To understand the implications of microstructural properties on a system, the underlying chemical and physical problems have to be well understood. Therefore I am also dealing with all kinds of transport and reaction mechanisms occurring in electrochemical systems.

The two main topics I am focusing on are the description of processes in the lithium-graphite system and the lithium-iron phosphate system. Both systems undergo at least one phase transition during lithium intercalation, leading to a flat potential curve over a wide concentration range.

For LiFePO₄, the miscibility gap spans almost the whole concentration range. While it has a miserable rate capability in an electrode made of micrometer-sized particles, it exhibits excellent performance if processed as a nano-powder with particles smaller than 100 nm. Naturally, this raises questions on how the charge-transfer reaction works in that material and if diffusion/phase-boundary movement has to be taken into account.
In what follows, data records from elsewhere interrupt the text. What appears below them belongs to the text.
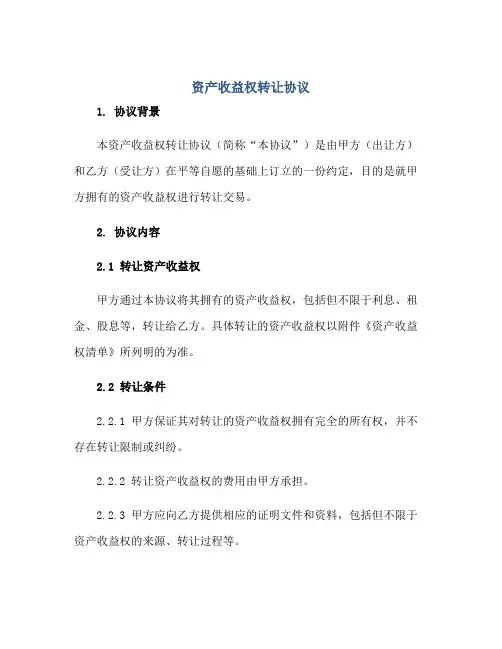 资产收益权转让协议正规范本(通用版)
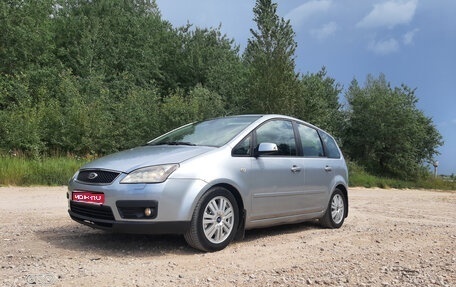 Ford C-MAX I рестайлинг, 2005 год, 365 000 рублей, 1 фотография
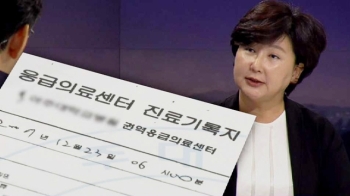 [단독] 서해순씨, 딸 진료기록 제시했지만…논란은 계속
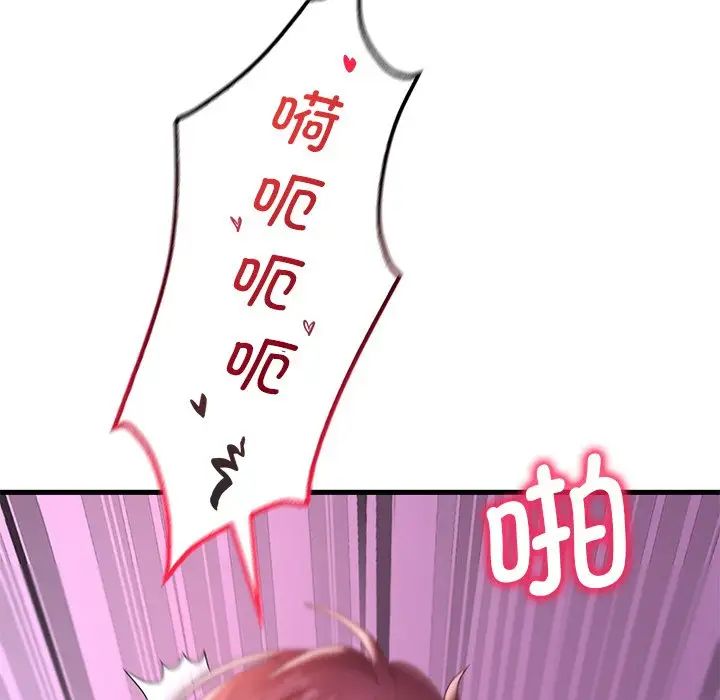 渴望占有她第17话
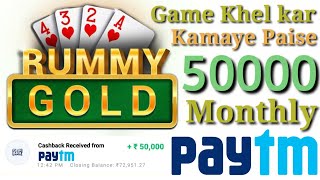Rummy kaise khele or paytm cash kaise kamaye screenshot 5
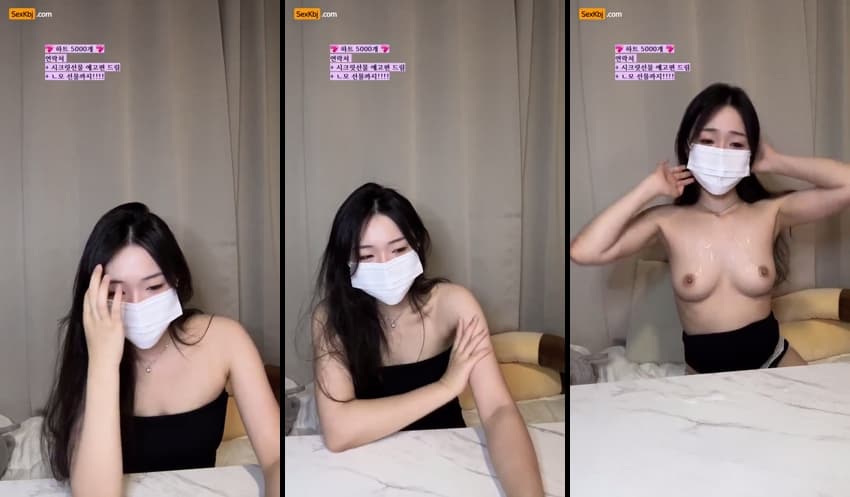 KBJ25061431_qwe1240_sexkbj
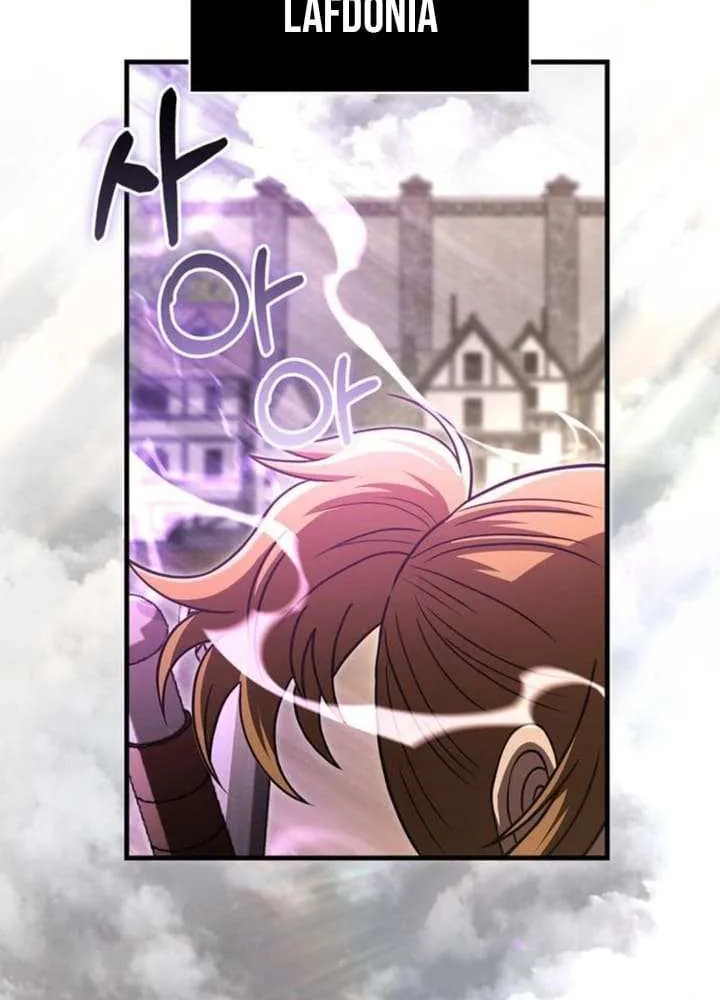 Surviving The Game as a Barbarian Chapter 77 page 14 - 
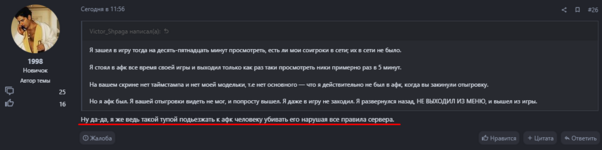 1708167619310.png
In graphite, the ordered intercalation of lithium leads to multiple phase-transitions, which can be observed as a distinct pattern in the potential curve (also referred to as staging). As the potential of Li_xC₆ is close to that of metallic lithium for x > 0.5 charging (especially at high currents or low temperatures) leads to the risk lithium deposition (plating) instead of intercalation. That happens if the surface potential drops below that of metallic lithium. In order to avoid operating conditions leading to lithium plating, it is essential to understand both, the intercalation and transport mechanisms in the Li-graphite system, and the deposition of metallic lithium at the graphite particles.